MATERIAL FOR THIS TASK:
——

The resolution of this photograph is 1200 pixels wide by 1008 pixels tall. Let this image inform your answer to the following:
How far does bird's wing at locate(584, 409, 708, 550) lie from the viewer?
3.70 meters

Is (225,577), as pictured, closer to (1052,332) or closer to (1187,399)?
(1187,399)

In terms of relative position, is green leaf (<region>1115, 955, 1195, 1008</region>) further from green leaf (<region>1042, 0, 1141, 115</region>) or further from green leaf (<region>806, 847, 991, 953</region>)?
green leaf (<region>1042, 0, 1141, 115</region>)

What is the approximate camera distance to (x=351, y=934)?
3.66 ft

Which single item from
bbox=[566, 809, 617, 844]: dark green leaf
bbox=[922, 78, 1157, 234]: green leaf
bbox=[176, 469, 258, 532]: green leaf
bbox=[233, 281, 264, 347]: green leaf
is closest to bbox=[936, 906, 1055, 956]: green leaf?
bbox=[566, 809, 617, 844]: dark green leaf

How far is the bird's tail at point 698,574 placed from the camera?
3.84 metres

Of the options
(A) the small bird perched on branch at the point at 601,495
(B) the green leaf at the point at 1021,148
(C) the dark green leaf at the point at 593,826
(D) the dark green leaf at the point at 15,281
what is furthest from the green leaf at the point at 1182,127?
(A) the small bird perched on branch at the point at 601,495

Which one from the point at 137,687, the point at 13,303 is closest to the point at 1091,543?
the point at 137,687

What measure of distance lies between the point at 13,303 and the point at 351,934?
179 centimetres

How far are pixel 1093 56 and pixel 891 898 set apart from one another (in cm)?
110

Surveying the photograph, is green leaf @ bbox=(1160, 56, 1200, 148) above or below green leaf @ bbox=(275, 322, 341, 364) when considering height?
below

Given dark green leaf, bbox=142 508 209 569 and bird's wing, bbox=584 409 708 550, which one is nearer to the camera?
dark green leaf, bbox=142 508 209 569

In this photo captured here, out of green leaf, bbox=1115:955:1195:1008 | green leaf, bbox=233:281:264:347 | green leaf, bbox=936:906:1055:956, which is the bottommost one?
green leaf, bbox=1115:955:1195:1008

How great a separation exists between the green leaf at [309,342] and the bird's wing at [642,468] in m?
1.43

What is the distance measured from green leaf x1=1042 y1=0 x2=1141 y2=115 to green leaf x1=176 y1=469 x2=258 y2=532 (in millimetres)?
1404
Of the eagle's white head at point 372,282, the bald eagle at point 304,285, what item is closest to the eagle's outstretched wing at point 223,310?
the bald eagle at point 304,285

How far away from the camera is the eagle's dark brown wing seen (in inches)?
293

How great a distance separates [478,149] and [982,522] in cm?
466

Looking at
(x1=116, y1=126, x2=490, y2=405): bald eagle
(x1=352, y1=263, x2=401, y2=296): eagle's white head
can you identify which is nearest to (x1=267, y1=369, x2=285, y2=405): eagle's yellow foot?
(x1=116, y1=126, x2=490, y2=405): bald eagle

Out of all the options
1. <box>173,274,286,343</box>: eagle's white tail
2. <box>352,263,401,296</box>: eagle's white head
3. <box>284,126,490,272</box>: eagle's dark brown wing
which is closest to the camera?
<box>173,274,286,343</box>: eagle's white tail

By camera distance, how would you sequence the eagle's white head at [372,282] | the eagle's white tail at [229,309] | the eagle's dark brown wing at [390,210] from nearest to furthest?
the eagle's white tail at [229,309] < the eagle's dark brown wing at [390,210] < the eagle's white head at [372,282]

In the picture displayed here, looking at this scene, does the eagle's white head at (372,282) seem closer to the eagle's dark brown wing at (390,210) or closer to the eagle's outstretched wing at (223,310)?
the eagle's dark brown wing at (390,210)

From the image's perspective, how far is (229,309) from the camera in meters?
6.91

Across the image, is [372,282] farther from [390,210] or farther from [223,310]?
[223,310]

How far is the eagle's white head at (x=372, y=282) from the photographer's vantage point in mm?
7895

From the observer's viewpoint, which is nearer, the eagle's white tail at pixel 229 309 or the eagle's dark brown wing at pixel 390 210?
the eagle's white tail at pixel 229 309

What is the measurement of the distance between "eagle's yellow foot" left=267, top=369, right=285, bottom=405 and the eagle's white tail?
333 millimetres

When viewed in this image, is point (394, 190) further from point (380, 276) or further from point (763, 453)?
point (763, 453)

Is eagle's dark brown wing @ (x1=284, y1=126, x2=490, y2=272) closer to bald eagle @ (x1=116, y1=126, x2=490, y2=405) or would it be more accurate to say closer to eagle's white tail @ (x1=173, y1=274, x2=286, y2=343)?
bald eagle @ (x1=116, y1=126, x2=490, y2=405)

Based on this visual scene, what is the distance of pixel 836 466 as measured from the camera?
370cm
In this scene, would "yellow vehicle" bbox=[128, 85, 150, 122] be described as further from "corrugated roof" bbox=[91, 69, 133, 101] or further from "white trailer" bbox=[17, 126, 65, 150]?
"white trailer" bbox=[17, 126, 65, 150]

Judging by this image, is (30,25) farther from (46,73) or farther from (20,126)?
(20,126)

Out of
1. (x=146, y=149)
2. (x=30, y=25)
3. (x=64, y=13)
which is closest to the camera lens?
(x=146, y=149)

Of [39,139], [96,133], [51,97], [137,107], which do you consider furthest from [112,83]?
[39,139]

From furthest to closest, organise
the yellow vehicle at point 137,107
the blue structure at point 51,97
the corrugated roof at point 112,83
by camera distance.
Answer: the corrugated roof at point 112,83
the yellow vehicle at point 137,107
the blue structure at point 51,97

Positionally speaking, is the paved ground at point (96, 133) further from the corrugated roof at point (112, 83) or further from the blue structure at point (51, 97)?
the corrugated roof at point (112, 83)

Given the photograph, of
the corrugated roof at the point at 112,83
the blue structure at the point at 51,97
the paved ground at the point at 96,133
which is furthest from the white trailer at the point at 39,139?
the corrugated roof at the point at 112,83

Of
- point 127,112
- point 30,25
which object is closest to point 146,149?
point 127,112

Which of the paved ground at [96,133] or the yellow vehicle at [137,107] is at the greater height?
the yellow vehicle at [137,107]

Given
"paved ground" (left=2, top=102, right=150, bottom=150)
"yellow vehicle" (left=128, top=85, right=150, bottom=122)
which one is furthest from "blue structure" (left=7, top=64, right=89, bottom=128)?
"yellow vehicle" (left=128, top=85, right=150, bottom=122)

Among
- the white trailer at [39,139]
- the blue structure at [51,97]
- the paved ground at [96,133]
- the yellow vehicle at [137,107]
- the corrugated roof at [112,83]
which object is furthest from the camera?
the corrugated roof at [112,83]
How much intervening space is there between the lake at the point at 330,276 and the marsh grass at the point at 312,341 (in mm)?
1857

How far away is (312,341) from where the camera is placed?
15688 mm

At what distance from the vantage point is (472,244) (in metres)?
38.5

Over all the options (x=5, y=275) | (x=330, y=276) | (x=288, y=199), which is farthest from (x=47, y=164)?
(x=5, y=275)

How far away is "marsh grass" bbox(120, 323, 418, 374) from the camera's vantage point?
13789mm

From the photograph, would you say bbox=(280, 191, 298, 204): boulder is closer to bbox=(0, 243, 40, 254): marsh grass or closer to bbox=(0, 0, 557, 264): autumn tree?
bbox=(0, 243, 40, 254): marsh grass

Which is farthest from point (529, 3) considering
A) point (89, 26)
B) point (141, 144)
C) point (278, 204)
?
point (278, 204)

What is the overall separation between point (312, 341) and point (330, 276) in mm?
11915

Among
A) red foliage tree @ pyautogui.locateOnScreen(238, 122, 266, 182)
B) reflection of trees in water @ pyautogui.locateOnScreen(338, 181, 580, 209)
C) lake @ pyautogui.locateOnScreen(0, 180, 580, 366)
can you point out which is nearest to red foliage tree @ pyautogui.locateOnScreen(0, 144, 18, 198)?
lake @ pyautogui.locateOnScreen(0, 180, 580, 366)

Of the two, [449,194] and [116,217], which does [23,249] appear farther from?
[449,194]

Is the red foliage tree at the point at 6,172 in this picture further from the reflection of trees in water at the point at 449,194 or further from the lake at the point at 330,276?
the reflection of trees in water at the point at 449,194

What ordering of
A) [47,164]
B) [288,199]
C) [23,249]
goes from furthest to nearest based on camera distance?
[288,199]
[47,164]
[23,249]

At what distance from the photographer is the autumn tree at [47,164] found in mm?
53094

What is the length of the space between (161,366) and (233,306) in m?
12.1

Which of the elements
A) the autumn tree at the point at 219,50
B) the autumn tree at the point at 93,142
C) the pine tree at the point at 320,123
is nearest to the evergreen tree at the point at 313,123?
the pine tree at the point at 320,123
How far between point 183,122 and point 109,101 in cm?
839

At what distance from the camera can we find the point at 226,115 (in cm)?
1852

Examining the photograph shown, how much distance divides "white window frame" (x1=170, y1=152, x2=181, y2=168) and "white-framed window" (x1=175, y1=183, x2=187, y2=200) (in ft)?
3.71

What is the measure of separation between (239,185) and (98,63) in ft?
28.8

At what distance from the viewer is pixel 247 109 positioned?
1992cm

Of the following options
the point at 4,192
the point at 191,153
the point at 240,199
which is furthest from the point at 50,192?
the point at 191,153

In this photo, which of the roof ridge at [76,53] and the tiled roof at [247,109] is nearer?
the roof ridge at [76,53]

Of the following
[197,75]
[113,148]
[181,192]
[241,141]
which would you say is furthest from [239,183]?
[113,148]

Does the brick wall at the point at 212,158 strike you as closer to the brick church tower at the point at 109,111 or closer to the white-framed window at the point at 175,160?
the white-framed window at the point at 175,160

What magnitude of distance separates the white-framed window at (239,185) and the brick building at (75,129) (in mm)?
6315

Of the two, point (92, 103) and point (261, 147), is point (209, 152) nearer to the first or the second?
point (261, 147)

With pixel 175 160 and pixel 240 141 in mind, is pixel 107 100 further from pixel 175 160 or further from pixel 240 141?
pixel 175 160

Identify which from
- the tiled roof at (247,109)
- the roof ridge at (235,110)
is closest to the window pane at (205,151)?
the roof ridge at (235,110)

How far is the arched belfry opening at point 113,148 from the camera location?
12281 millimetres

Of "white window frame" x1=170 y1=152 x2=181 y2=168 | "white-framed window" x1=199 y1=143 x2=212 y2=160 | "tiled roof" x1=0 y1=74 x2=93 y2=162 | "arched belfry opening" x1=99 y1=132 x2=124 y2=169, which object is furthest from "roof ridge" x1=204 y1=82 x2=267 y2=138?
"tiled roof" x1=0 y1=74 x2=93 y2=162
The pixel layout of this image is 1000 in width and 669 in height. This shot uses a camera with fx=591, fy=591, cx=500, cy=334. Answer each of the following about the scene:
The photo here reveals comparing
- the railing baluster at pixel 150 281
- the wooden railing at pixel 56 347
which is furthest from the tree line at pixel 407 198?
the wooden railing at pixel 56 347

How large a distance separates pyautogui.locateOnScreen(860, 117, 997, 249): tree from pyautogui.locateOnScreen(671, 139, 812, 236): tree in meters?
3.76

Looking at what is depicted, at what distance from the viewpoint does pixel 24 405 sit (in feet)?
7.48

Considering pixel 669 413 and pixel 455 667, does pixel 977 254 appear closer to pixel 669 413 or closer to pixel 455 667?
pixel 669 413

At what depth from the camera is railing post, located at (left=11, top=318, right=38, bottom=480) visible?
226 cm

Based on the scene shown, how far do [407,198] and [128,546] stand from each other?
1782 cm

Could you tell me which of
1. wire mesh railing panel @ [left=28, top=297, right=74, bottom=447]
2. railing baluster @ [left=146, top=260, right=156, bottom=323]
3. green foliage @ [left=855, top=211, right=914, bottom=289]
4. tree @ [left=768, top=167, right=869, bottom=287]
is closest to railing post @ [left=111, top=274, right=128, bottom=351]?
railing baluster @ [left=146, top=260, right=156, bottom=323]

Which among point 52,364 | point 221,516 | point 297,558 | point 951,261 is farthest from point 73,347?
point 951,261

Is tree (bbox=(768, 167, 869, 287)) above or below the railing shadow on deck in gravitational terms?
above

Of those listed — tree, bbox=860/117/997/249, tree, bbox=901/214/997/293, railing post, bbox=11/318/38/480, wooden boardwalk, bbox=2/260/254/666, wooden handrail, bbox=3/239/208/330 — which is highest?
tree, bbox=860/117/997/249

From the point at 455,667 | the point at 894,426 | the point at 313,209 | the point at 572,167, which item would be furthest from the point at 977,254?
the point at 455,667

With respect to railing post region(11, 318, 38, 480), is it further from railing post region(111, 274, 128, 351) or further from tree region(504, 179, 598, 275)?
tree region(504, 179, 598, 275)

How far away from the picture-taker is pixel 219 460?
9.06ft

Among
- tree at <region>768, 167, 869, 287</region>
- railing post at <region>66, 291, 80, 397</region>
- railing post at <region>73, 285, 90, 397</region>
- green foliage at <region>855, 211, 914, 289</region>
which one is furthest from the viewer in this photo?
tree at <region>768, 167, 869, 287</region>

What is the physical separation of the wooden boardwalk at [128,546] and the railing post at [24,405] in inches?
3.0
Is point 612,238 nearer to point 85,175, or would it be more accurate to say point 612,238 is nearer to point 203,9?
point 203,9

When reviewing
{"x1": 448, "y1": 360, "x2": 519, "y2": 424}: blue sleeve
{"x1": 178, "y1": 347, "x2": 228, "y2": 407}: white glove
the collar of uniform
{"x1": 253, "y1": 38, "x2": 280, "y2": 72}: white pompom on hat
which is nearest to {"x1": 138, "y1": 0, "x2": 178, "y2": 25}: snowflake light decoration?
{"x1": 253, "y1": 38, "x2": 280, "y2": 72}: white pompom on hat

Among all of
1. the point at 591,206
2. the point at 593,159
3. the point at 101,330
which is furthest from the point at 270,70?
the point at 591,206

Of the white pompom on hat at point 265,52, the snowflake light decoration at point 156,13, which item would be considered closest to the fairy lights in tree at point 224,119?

——

WHAT YOU SHOULD DO:
Swap "sequence" for "order" in the entries starting at the line containing "By camera distance, how" and ending at the line containing "the eagle's white tail at [229,309] <", and write out only those lines with nothing else changed.

PROBLEM SOLUTION:
By camera distance, how would you order the eagle's white head at [372,282] | the eagle's white tail at [229,309] | the eagle's dark brown wing at [390,210] from nearest to furthest?
the eagle's white tail at [229,309] < the eagle's dark brown wing at [390,210] < the eagle's white head at [372,282]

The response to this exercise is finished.